§ Exercise prompt
Pick out every line in the material below that contains the word "image". Copy those lines, treating uppercase and lowercase as different.

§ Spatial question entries
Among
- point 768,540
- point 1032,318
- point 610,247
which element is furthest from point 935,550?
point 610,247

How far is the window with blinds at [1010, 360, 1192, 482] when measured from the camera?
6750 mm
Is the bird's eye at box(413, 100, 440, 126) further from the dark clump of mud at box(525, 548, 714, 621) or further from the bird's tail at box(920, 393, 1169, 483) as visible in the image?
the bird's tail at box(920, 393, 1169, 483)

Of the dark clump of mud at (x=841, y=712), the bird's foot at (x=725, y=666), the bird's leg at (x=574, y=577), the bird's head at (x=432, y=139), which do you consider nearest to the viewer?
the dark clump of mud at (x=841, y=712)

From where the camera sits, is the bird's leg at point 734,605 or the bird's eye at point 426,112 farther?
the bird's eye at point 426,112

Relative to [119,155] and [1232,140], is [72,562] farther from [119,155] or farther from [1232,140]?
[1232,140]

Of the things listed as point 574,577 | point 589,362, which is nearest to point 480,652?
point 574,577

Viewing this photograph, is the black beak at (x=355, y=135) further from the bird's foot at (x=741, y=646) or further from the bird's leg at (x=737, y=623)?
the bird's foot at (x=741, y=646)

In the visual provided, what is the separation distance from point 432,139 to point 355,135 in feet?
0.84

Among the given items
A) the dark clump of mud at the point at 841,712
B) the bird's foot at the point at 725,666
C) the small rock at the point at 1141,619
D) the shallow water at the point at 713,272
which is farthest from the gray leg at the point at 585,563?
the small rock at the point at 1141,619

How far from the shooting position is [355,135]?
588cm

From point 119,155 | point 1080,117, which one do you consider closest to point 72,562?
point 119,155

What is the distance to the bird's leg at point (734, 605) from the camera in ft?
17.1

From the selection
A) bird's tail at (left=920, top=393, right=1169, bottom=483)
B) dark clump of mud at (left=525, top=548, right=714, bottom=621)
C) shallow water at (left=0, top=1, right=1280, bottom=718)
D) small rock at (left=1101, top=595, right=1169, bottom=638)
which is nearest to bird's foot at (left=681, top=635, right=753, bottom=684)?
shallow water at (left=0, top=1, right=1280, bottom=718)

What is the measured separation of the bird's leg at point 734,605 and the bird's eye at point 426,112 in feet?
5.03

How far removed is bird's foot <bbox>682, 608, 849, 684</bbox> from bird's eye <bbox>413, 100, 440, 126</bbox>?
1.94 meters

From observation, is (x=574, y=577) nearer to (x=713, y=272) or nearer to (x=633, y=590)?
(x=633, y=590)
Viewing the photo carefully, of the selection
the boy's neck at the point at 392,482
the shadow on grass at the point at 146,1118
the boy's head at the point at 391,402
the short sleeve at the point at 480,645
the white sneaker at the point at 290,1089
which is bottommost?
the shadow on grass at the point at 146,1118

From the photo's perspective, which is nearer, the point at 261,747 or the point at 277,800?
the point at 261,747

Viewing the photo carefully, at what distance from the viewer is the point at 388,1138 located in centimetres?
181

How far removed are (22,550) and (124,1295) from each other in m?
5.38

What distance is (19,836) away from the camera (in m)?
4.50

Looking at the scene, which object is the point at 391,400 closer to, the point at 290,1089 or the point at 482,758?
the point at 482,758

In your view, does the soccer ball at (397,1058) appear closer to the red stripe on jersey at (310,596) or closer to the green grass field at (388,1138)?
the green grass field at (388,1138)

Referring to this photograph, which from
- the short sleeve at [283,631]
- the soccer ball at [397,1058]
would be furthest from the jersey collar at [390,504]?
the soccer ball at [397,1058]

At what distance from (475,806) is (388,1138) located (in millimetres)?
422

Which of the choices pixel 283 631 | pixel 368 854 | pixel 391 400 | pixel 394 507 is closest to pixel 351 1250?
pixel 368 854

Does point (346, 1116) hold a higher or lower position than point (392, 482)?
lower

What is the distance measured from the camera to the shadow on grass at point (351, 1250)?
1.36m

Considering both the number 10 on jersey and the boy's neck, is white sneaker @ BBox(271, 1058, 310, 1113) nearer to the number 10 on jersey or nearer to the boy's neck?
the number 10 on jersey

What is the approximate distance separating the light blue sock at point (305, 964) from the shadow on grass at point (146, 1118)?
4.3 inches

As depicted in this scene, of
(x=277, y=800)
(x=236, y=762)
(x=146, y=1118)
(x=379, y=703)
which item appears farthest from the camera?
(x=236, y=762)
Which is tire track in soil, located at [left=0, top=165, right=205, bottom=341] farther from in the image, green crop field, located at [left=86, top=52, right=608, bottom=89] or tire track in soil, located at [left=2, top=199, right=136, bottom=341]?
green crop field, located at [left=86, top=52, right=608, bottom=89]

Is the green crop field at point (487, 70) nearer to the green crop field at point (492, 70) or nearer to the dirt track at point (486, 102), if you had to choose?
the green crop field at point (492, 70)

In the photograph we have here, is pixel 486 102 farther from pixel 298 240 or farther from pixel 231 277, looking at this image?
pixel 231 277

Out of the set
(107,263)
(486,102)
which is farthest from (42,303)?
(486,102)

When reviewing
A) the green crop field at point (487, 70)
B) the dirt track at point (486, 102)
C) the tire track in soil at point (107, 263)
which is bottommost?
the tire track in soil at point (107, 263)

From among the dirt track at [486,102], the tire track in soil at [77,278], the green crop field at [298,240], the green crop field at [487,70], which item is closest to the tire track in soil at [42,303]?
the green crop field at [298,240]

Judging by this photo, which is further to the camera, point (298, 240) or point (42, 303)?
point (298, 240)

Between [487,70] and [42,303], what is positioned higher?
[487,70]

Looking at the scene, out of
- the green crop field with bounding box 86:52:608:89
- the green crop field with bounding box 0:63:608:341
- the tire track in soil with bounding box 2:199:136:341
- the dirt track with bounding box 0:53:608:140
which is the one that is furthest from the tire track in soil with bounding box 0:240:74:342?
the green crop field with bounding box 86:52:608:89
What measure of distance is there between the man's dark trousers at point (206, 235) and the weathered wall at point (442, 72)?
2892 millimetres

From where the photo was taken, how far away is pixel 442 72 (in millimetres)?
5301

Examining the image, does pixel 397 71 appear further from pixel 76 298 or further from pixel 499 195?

§ Expected output
Is the bird's eye at box(413, 100, 440, 126) further from the dark clump of mud at box(525, 548, 714, 621) or further from the bird's tail at box(920, 393, 1169, 483) as visible in the image?
Which is tire track in soil, located at [left=0, top=165, right=205, bottom=341] farther from in the image, green crop field, located at [left=86, top=52, right=608, bottom=89] or tire track in soil, located at [left=2, top=199, right=136, bottom=341]?
In the photograph we have here, is pixel 486 102 farther from pixel 298 240 or farther from pixel 231 277, looking at this image?
Examining the image, does pixel 397 71 appear further from pixel 76 298 or further from pixel 499 195?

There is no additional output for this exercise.